- _Your instructions_:
Copy out every line of the material below word for word, omitting the pictures.

- _Records shown_:
────────────────
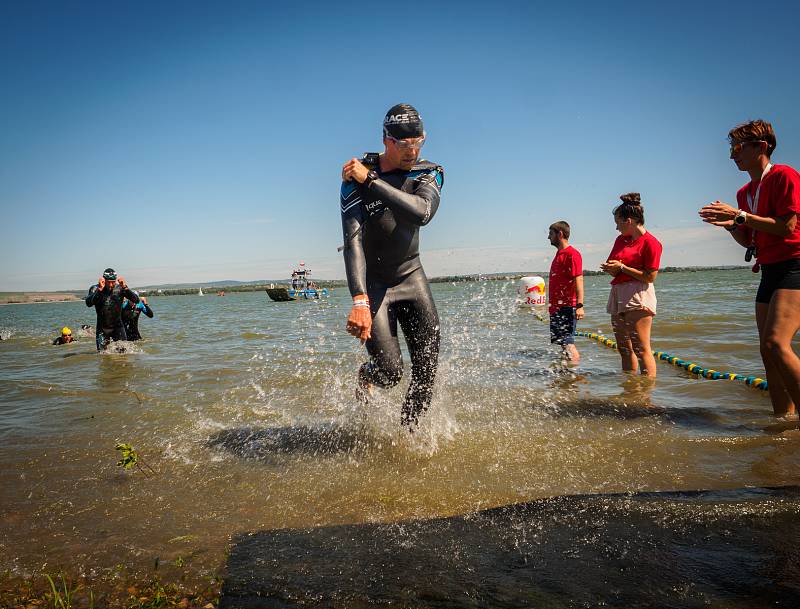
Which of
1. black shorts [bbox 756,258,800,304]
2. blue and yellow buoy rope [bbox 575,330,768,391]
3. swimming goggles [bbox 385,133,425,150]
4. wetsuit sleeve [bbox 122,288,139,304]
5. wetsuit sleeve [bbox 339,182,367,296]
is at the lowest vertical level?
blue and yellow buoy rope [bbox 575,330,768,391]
────────────────
- _Task answer_:
Which of
1. black shorts [bbox 756,258,800,304]
2. blue and yellow buoy rope [bbox 575,330,768,391]
3. swimming goggles [bbox 385,133,425,150]
4. wetsuit sleeve [bbox 122,288,139,304]
5. wetsuit sleeve [bbox 339,182,367,296]
is at the lowest vertical level?
blue and yellow buoy rope [bbox 575,330,768,391]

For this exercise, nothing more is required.